普通の「テレビアニメ」と言う規格からは、逸脱した作りと妙味に感動しつつ、「何故これが社会現象になったの!?」という驚きもあります。
絵コンテやフォントが交差する斬新でサブリミナル的なOP。所々挿入される、シンジ君の気持ちをビジュアルやテンポにした(のだろうなと思わせる)描写の数々。散りばめられたキリスト教の用語に、腐向けに見えるカヲル君の存在。
(後にサントラのドラマCDでアスカに「ナルシスホモ」呼ばわりされてましたね)
後半の混沌としていく展開。脳みそに直接訴えかけてくるような、繊細な人なら気が狂うのではないかと心配するレベルのモノローグ。
話の雰囲気に反して、全編美しい絵、ふんだんに使われたクラシック音楽。
見る人の性格、出自や生き方によっては生々し過ぎるモチーフで、俗から耽美まで膨大な仕掛けを用いて作り上げた、けれん味たっぷり虚構の世界、といった趣を感じました。

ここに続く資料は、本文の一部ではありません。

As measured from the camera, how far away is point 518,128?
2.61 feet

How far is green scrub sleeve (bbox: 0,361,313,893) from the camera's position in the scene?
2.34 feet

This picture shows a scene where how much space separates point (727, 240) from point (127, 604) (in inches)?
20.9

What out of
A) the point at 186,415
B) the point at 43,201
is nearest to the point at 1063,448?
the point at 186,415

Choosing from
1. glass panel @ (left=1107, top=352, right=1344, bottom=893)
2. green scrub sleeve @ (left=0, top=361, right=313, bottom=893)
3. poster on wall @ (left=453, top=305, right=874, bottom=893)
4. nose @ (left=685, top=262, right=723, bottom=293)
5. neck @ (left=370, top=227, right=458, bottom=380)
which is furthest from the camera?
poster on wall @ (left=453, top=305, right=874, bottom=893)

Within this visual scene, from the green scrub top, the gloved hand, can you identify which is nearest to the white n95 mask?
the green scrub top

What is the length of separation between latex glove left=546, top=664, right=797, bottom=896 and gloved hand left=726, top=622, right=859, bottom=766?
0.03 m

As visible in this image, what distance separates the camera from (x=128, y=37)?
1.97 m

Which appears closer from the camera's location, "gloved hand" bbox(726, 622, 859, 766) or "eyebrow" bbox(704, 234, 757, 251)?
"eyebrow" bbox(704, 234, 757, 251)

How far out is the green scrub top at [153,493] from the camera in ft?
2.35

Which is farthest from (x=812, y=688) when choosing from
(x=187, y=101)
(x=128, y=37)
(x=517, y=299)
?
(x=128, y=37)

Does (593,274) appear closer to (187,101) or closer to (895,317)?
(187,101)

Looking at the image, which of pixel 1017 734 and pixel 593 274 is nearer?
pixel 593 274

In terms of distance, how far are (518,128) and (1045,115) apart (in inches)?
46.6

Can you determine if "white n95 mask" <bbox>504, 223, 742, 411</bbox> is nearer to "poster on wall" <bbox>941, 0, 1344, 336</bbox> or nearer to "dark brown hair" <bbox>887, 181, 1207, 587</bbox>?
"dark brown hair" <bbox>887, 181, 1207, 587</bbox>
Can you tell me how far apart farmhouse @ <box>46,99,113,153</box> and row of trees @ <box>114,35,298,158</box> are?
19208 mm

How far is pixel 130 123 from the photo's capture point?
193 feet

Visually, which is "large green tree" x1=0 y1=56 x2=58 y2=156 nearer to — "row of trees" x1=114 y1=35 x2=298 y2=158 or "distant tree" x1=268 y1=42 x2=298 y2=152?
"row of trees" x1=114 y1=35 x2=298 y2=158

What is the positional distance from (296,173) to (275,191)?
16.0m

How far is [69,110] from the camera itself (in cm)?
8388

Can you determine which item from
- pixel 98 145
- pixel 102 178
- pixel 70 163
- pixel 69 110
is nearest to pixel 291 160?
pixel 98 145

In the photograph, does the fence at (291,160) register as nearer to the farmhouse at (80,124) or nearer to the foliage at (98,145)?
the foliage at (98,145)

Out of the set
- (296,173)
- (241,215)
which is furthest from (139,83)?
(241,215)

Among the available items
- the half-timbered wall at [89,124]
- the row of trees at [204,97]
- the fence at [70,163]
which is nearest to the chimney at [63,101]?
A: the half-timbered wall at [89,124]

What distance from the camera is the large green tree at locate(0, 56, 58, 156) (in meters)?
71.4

だから、究極に人を選ぶアニメだと思います。丁寧にドラマを一つ一つ積み上げて展開し、結末に繋げていくものが好きな人からするとアバウトな部分も多く、「なんじゃこりゃ」かもです(実際自分の周りの人間の感想はそうだった)
でも映像作品で語られない部分や余白があっても、自分のイメージを膨らますのが好きな人、鑑賞物の骨格やミソに気付きやすい人には、この「エヴァンゲリオン」はとっても面白い、というか楽しみ方を見つけやすいかもしれません。
個人的には、キャラクターに本当の意味で嫌な人がいなかったも良かった。碇シンジ本当大好き。
誰にでもお勧めはしないけど、ちょっとでも興味がある方は、一度見て損はないと思いますよ。個人的には、一生忘れられない作品になりました。
ごく主観的評価として星5つ献上させて頂きます。